> **TEXT SHOWN**
========================================================================
September 2001

We are now on the banks of the Tabajos River where the natural beauty is as enchanting as the legend of its pink-river dolphins.

We arrived in Santarém at the end of August and we met up with a special guest helper from Sao Paulo: the 71-year-old Grete. Who besides being an excellent educator is someone whose presence alone teaches a life lesson.  During the
15 days she was with us, we visited two riverside communities: Pajuçara on the Tabajos River and Urucureá on the Arapiuns.

Pajuçara is only 20 minutes from Santarém, but it feels like an isolated community in the middle of the jungle: straw houses, wood burning stoves, tarantulas in every corner and a river that doubles as the community bath. There, we met Iracema-a teacher that gave us a lesson in dedication and love for the art of education.

She single handedly fought with the local government for her community’s right to have an elementary school, a school that is a wall-less pavilion with two chalkboards, a concrete floor, and a grass hut in the back where the children eat their state-supplied snacks.  With grades 1-5 all under the same roof, and sun that invades desk space, Iracema still finds spark to teach her students circle songs from her childhood.  She was the first to sing us “Farinhada”- a regional circle game that invites the participants that know how to sift manioc flour to present their abilities.

To get to Urucureá, we caught a little diesel-powered fishing boat.  The captain, Sr. Batista, confessed to us that his love for boats began as a child with the construction of miriti replicas.

Once in Urucureá, it was under cashew and rubber trees that games and stories really got animated. We met a percussion ensemble in the woods behind one house.  No one was over 13 in the band and they played drums made
of rusty cans with latex stretched over them.  Carved guava twigs served as
their drum sticks.
========================================================================
> **EXCERPTED DATA**
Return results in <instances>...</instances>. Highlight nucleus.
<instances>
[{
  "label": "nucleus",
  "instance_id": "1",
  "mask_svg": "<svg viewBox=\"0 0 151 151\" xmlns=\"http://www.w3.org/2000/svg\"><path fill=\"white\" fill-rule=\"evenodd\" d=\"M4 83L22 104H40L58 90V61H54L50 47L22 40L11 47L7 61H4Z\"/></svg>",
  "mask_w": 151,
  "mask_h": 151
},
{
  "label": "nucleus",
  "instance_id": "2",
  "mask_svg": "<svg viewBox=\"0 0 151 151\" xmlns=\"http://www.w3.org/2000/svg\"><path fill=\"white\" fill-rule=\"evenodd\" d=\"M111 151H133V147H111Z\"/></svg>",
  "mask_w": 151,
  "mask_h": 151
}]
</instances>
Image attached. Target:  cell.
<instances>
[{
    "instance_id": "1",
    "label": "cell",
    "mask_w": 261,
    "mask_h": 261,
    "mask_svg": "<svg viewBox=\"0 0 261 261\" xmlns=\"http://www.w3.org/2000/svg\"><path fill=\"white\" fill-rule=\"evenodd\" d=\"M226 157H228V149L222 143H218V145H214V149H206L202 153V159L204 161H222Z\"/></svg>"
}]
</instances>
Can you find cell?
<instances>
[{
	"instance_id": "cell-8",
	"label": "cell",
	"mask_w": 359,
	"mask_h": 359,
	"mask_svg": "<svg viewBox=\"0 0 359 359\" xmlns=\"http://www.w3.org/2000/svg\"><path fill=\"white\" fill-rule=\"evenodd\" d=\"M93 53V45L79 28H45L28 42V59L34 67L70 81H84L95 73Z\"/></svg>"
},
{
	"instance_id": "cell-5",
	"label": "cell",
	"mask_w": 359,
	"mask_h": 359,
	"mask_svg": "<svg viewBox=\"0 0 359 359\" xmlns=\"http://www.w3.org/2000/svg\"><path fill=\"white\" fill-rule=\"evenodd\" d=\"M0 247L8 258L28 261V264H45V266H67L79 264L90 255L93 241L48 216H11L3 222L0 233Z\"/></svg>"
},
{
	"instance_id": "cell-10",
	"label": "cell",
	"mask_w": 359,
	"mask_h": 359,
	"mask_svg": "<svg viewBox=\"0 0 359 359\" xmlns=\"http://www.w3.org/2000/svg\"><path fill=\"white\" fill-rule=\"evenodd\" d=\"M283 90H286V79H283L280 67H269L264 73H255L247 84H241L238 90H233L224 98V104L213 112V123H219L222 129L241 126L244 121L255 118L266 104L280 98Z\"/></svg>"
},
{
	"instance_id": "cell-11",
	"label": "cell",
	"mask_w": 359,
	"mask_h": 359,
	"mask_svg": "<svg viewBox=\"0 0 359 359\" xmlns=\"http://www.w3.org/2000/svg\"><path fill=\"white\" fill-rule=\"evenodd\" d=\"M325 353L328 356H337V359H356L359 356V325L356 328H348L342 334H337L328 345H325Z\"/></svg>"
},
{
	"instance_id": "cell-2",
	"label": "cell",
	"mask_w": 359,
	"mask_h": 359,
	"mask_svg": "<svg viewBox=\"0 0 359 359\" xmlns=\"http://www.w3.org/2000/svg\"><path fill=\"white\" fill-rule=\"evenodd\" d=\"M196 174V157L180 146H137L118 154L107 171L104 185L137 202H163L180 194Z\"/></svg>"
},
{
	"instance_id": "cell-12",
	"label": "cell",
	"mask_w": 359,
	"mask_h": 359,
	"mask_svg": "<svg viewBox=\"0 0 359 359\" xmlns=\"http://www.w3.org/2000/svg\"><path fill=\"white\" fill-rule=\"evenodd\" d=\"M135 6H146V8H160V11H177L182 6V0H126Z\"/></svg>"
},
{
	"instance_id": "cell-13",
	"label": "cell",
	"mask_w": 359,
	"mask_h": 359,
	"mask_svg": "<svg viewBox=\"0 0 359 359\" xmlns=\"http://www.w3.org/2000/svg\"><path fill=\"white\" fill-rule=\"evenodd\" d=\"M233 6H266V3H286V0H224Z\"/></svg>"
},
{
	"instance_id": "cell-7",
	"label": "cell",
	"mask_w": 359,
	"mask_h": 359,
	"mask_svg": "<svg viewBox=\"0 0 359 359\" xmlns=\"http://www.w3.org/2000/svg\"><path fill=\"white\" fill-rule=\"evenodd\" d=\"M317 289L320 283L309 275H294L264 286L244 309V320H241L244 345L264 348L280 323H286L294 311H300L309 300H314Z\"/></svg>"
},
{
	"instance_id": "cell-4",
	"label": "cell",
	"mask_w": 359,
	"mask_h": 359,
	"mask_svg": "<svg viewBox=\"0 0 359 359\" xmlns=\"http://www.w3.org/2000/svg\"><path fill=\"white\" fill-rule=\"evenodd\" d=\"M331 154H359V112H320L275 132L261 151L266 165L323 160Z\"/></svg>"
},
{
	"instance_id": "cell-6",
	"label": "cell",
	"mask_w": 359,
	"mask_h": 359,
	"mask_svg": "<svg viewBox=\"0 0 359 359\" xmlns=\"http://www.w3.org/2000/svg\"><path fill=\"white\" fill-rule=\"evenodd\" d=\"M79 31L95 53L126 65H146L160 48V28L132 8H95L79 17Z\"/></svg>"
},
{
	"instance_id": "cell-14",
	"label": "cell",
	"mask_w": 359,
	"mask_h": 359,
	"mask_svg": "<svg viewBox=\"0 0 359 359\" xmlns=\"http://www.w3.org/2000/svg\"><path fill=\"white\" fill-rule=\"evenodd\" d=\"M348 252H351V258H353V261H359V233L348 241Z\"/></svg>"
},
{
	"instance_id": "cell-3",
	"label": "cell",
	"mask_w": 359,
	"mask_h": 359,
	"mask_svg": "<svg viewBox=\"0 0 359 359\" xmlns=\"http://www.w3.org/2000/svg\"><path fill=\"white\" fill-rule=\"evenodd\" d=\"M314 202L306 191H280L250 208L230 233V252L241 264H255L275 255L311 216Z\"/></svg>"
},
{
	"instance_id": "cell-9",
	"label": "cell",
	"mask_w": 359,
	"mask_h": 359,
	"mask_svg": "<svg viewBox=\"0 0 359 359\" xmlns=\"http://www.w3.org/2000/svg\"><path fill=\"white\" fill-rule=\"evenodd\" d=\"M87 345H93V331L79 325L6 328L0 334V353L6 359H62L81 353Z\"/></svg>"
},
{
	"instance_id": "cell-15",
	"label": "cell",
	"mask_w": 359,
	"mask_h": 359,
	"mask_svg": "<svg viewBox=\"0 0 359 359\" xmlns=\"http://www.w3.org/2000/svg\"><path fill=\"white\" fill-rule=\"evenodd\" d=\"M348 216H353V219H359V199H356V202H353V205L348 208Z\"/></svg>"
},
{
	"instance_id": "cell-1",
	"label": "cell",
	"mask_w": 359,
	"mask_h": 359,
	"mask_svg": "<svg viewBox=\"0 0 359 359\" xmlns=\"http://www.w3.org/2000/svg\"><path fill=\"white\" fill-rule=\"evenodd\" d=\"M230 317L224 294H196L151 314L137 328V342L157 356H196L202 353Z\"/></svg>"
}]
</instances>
========================================================================
> **JOB**
From the September 2001 account, write out the passage starting with "September 2001" and going on through "on the Arapiuns.". The material after the account is separate from it.

> **CORRECT RESPONSE**
September 2001

We are now on the banks of the Tabajos River where the natural beauty is as enchanting as the legend of its pink-river dolphins.

We arrived in Santarém at the end of August and we met up with a special guest helper from Sao Paulo: the 71-year-old Grete. Who besides being an excellent educator is someone whose presence alone teaches a life lesson.  During the
15 days she was with us, we visited two riverside communities: Pajuçara on the Tabajos River and Urucureá on the Arapiuns.